[Records from a spatial question set]

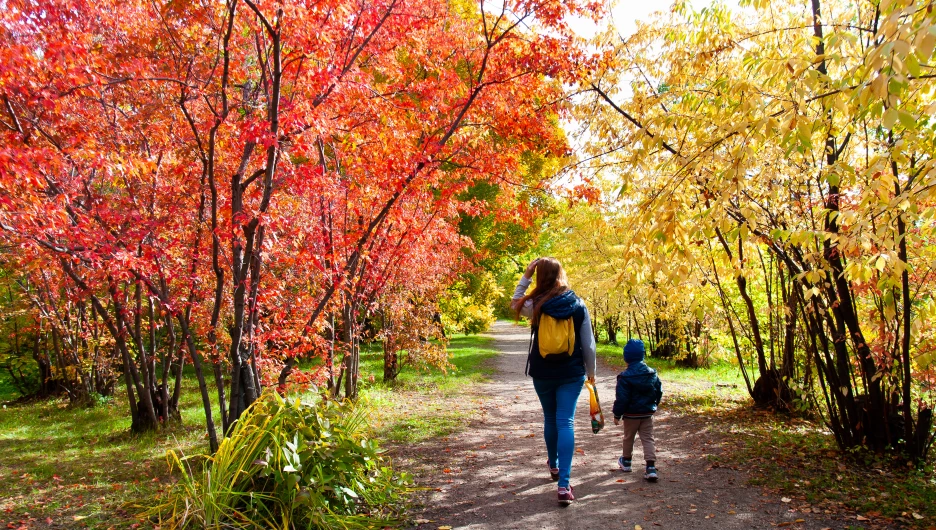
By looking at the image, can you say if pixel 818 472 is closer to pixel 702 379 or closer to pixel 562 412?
pixel 562 412

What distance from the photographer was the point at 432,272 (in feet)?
37.3

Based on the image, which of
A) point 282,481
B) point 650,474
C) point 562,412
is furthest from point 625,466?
point 282,481

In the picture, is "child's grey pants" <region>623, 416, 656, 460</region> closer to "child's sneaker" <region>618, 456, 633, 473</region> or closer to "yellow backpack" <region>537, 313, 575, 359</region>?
"child's sneaker" <region>618, 456, 633, 473</region>

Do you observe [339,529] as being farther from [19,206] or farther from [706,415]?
[706,415]

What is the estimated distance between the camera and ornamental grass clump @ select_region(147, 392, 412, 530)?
333cm

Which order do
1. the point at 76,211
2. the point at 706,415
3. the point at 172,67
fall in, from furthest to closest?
the point at 706,415
the point at 172,67
the point at 76,211

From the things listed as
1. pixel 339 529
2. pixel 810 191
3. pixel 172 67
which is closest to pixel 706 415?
pixel 810 191

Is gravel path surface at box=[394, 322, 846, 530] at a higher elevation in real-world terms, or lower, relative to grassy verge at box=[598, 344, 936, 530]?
higher

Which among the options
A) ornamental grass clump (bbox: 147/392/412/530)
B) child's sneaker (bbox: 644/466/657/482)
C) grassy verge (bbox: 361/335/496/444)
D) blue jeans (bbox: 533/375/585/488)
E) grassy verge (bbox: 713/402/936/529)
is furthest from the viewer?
grassy verge (bbox: 361/335/496/444)

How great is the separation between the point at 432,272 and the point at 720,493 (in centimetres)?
759

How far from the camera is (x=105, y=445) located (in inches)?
334

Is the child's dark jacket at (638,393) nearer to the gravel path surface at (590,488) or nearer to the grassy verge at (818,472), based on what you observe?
the gravel path surface at (590,488)

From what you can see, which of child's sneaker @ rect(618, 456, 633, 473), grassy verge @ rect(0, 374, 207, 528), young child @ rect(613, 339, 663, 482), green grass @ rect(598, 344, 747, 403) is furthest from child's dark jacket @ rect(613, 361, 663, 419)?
green grass @ rect(598, 344, 747, 403)

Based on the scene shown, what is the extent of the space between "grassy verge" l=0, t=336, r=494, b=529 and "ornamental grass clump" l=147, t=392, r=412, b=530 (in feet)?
3.54
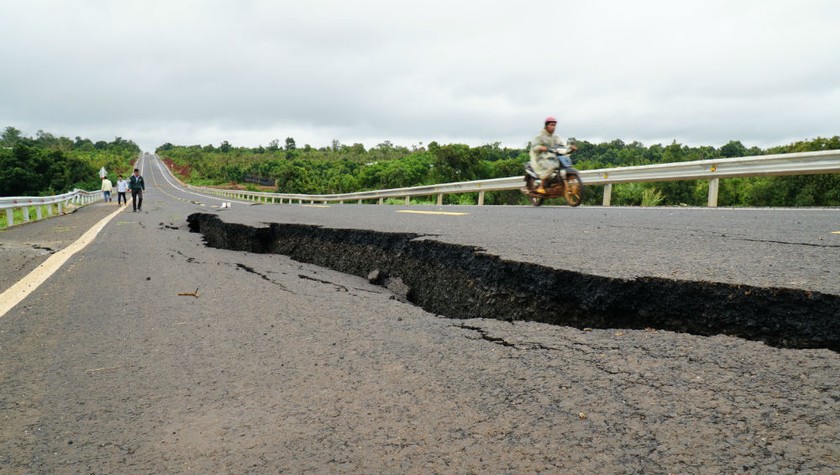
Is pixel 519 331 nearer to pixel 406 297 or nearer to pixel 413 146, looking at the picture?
pixel 406 297

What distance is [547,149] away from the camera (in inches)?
407

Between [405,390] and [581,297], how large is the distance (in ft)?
5.10

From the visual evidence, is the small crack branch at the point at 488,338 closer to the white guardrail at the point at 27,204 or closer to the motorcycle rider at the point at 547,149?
the motorcycle rider at the point at 547,149

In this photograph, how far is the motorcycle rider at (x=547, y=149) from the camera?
10.2 m

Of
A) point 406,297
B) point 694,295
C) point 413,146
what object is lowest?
point 406,297

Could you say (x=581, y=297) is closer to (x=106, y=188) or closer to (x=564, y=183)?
(x=564, y=183)

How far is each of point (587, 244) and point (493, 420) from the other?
10.5ft

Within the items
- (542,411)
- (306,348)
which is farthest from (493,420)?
(306,348)

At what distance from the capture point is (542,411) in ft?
6.53

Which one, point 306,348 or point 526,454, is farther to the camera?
point 306,348

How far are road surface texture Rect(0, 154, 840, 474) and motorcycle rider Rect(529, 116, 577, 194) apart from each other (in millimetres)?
6457

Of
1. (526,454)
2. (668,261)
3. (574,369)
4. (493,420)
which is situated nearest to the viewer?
(526,454)

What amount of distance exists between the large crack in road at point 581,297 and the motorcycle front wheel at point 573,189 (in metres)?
5.64

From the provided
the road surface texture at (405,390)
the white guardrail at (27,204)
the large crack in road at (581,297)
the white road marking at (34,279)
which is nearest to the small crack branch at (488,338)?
the road surface texture at (405,390)
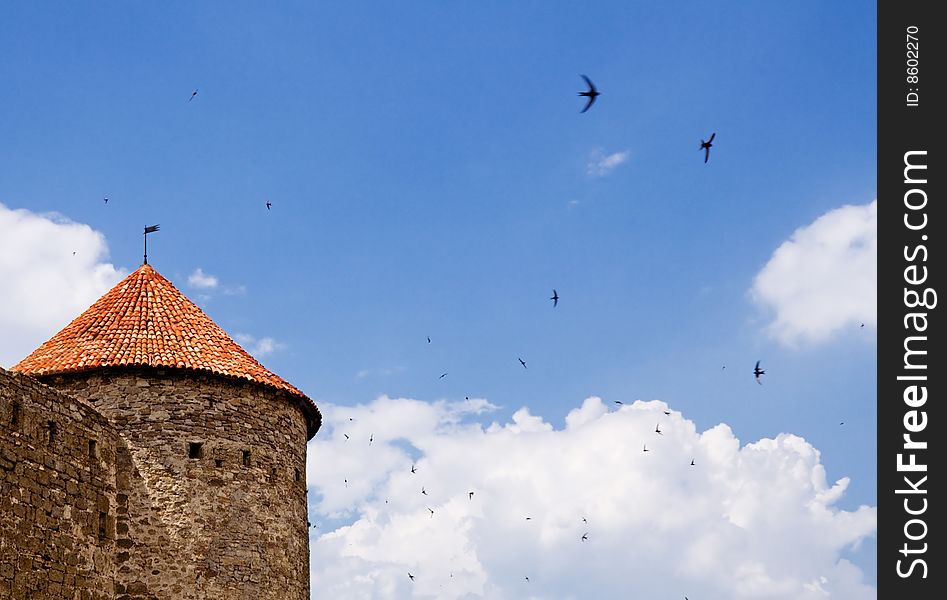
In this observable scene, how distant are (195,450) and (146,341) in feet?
6.53

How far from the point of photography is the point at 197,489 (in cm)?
1688

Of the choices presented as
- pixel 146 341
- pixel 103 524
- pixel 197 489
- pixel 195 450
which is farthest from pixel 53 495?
pixel 146 341

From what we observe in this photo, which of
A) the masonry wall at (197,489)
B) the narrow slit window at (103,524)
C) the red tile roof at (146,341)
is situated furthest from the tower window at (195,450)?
the narrow slit window at (103,524)

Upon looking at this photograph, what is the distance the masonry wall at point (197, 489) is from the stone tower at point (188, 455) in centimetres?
2

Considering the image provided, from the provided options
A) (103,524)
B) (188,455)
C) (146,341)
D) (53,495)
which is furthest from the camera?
(146,341)

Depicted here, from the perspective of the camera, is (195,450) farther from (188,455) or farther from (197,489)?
(197,489)

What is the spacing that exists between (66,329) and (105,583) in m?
4.74

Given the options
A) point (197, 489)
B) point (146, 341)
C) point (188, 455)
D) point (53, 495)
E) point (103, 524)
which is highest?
point (146, 341)

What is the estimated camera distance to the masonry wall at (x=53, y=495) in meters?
13.8

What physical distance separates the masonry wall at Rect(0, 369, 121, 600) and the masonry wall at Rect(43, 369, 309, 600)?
45 centimetres

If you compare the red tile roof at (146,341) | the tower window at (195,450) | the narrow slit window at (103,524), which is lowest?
the narrow slit window at (103,524)

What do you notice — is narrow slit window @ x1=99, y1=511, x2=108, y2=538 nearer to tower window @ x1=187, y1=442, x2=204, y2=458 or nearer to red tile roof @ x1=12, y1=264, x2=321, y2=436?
tower window @ x1=187, y1=442, x2=204, y2=458

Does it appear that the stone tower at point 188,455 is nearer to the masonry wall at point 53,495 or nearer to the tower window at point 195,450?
the tower window at point 195,450
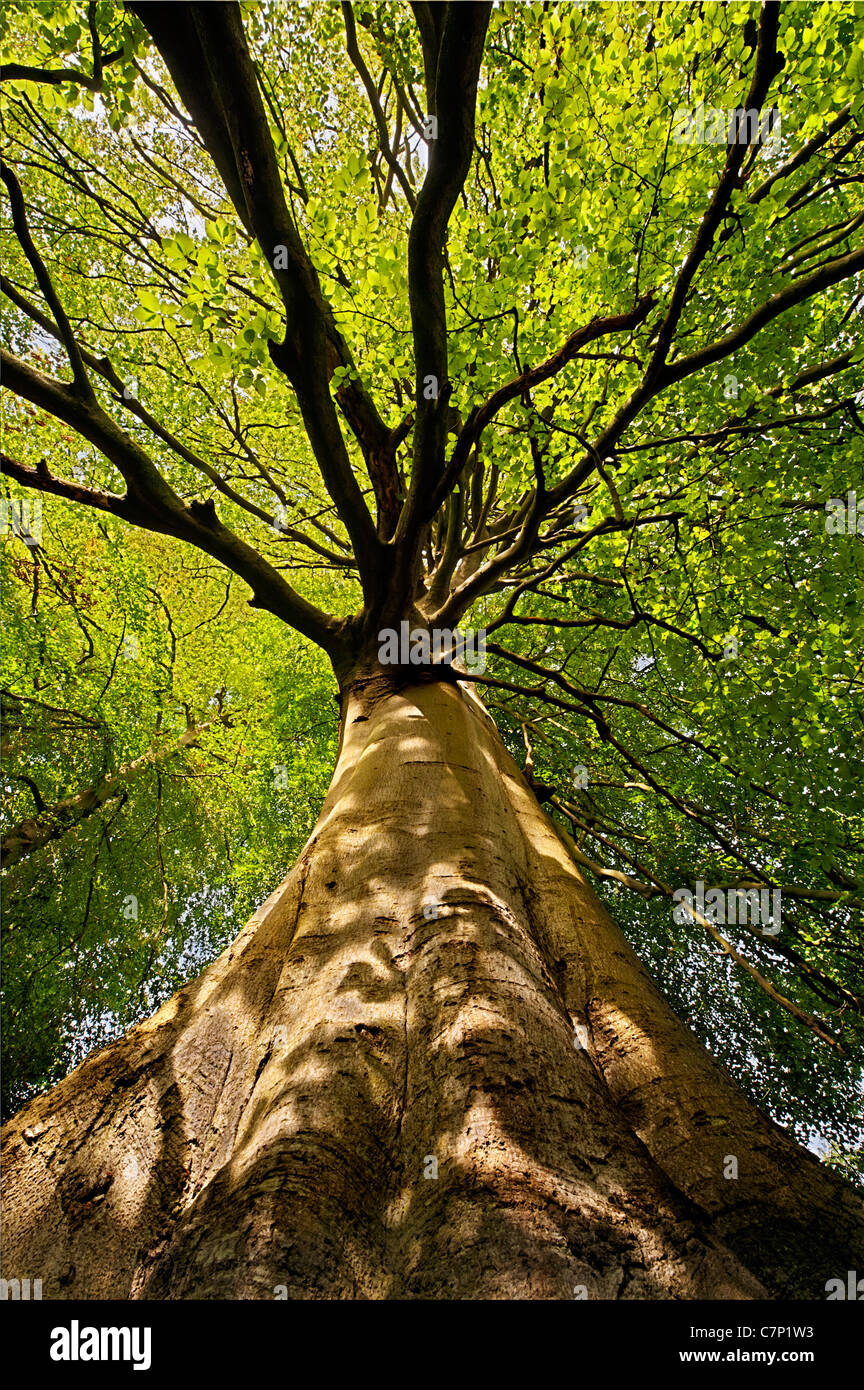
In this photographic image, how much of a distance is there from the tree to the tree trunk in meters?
0.01

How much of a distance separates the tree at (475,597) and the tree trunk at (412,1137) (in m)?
0.01

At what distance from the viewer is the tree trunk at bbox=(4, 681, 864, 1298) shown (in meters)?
1.18

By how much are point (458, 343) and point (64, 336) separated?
8.78 ft

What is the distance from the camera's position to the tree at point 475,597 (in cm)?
139

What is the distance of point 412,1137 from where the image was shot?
1528 millimetres

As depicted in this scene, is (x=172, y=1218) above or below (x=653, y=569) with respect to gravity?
below

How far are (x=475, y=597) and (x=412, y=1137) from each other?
416cm

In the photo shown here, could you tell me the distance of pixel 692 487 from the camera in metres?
5.57

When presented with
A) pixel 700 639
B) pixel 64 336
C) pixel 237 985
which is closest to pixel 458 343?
pixel 64 336

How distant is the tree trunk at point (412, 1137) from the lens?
1181mm

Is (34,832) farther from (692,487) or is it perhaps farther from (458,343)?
(692,487)

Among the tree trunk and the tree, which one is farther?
the tree

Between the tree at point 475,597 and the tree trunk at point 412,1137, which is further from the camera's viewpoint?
the tree at point 475,597
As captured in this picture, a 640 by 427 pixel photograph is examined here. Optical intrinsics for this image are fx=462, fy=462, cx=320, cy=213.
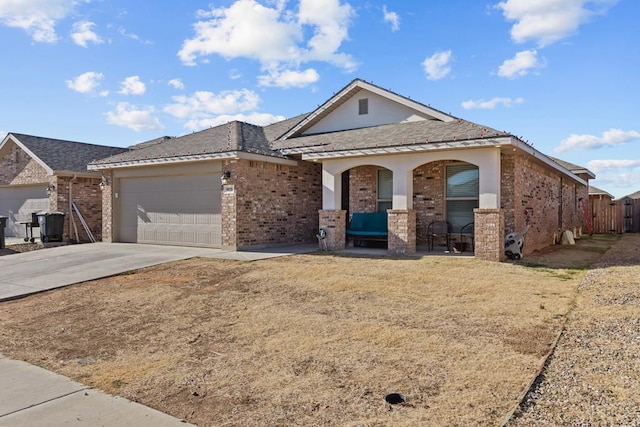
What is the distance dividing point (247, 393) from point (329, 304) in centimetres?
300

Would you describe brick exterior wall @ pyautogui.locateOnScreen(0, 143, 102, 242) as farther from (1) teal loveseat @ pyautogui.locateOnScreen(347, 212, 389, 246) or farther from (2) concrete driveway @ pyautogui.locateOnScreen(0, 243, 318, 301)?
(1) teal loveseat @ pyautogui.locateOnScreen(347, 212, 389, 246)

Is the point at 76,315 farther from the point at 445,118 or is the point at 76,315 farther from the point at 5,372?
the point at 445,118

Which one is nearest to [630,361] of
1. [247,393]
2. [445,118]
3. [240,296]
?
[247,393]

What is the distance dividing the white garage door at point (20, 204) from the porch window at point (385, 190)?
1372 cm

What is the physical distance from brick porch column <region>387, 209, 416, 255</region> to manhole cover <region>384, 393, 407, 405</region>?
8.12m

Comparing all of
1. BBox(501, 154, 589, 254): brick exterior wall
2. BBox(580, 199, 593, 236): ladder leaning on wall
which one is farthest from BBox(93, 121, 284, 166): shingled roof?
BBox(580, 199, 593, 236): ladder leaning on wall

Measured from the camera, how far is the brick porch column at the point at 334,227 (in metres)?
13.1

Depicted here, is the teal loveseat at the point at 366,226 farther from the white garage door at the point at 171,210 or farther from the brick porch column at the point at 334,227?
the white garage door at the point at 171,210

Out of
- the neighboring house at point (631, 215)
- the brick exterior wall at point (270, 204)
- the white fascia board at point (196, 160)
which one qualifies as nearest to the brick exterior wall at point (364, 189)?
the brick exterior wall at point (270, 204)

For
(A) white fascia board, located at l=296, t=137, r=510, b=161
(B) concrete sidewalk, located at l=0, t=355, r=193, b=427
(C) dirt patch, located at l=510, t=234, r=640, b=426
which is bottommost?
(B) concrete sidewalk, located at l=0, t=355, r=193, b=427

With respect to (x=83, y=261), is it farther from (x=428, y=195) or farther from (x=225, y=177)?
(x=428, y=195)

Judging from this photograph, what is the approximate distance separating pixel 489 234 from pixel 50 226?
15.1m

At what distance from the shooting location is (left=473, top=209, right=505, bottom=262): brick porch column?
417 inches

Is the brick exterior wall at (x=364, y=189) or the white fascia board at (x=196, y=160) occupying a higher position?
the white fascia board at (x=196, y=160)
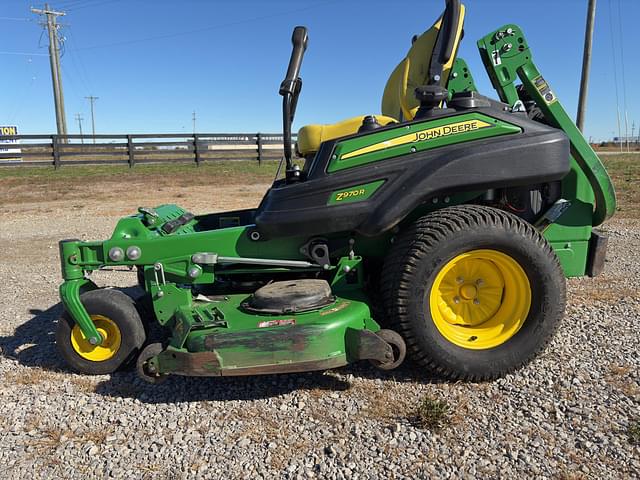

*Given request*: Reproduce the records from the line containing "Is the brick exterior" through the end, changing "occupying" to "taking up" and keeping everything else the same. Omit the pictures.

*Task result*:
Is the brick exterior wall at (x=364, y=189) or the white fascia board at (x=196, y=160) taking up a higher position?
the white fascia board at (x=196, y=160)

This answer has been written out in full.